Mapping the middle ground between apparent opposites, Parisian multi- disciplinary artist Cyprien Gaillard distills the vandalism, decay and banality of urban architecture into images of unlikely beauty. Mirroring the world as he perceives it, housing-estate riots translate as modern-medieval battlefields within his film “Fictive Wars V”, while unforgiving post-war tower-blocks become relics of an unrealised utopia set amid rural Dutch 17th Century landscapes in his “Belief in the Age of Disbelief” series of etchings. His most recent photographic and film work, the “Glasgow Series”, captures stoic structures both on the verge and in the moment of demolition. His projected reality may be bleak, but it is equally romantic. “I have this idea that there will be a new harmony within the contemporary landscape,” Gaillard begins emphatically. “I’m interested in tower- blocks as sculptures, as relics of our entropic landscape. Somehow I’ve found simplicity and beauty in landscapes that others find ugly.”

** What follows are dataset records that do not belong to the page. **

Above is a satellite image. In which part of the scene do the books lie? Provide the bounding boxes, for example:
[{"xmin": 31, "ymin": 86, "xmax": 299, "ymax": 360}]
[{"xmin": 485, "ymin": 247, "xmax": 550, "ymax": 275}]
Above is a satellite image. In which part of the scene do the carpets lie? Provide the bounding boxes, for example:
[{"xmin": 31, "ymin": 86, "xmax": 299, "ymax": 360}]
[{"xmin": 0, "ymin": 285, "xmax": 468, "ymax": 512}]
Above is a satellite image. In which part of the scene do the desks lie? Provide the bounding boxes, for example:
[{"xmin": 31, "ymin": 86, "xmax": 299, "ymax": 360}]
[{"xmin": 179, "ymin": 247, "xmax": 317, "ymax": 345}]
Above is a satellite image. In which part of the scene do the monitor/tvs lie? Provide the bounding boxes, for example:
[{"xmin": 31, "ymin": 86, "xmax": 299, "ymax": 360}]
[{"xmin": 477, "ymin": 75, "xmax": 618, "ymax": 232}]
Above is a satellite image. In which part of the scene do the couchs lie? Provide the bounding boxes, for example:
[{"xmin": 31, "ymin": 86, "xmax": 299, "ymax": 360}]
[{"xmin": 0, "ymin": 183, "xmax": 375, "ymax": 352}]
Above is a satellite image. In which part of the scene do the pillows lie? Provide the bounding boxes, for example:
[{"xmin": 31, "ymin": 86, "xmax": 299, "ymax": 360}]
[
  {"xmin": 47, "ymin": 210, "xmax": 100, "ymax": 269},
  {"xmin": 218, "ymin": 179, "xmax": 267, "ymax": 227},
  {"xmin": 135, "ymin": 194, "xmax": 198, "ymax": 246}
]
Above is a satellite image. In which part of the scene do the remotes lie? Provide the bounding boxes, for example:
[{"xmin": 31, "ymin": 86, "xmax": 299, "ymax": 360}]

Following a maxim to uncover the exotic within the everyday, Gaillard sees his immediate environs, as well as the extended international landscape of city and suburbia, as endless sites for inspiration. His artistic inclinations are derived, and continue to extend from, the city and its concrete terrain – the landscape within which he grew up, interacting with the streets through skateboarding and graffiti. “I was quite an angry teen and wanted to destroy and vandalise things, but I also wanted to create,” he explains. “Art was a way to continue this lifestyle... because art is a shelter somehow, and actions that don’t make sense anywhere else, make sense in the art world.”

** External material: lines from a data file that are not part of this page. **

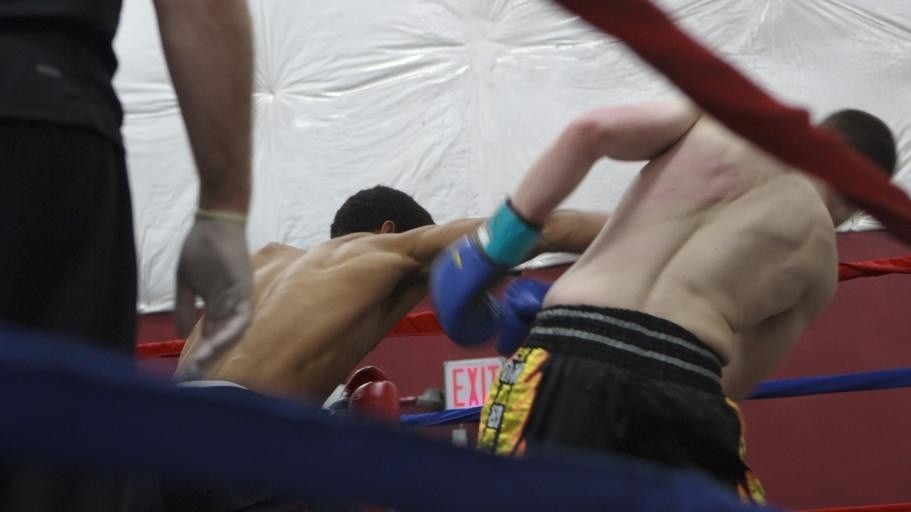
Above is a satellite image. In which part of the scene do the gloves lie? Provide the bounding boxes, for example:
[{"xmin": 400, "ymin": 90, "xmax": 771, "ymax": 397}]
[
  {"xmin": 426, "ymin": 196, "xmax": 543, "ymax": 352},
  {"xmin": 333, "ymin": 360, "xmax": 402, "ymax": 436},
  {"xmin": 174, "ymin": 208, "xmax": 258, "ymax": 371},
  {"xmin": 499, "ymin": 272, "xmax": 558, "ymax": 363}
]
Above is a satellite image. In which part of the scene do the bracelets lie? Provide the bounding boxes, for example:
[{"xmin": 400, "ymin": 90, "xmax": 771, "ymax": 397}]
[{"xmin": 189, "ymin": 207, "xmax": 252, "ymax": 227}]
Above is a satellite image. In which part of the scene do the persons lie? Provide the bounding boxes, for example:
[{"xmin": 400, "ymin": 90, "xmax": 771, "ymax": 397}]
[
  {"xmin": 430, "ymin": 91, "xmax": 898, "ymax": 510},
  {"xmin": 4, "ymin": 0, "xmax": 258, "ymax": 378},
  {"xmin": 173, "ymin": 186, "xmax": 611, "ymax": 408}
]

Taking direction from the Land Artists of the 70s, particularly Robert Smithson, Gaillard’s finished artworks are, he says, documentation of the ‘real’ work created outside. “I work in reality, and fill the art world with the real world,” he says. “I can’t say my work is related to Robert Smithson’s, it would be too arrogant... but I feel very close to his work. I’m continuing his notion of entropy and decay.” Post-war structures and the jarring landscape they create fascinate Gaillard, who is appalled by the general disdain for such architecture. Traveling to Glasgow each month, he has been recording the ongoing destruction of the city’s residential tower-blocks. “It’s so sad to be nostalgic at only 26, but I am. There’s nothing I can do to save these towers,” he laments. “These buildings should exist because they’re historical, they’re part of the city and the skyline. I see them as ruins... as modern castles or fortresses that we allow to be demolished.”
With melancholia as a muse, Gaillard’s affection for oft-derided architecture has spawned a large-scale, and somewhat eccentric, concept, “My idea is to buy a large piece of land in the south of France – I want to turn it into a theme park. It will house resurrected tower blocks from around the world,” Gaillard enthuses. “All my work until now is leading up to this park. I’m struggling with the fact that I can’t rescue all the structures that are being knocked down in front of my eyes. These buildings need a place to exist as monuments, as historical remnants to be protected and remembered.”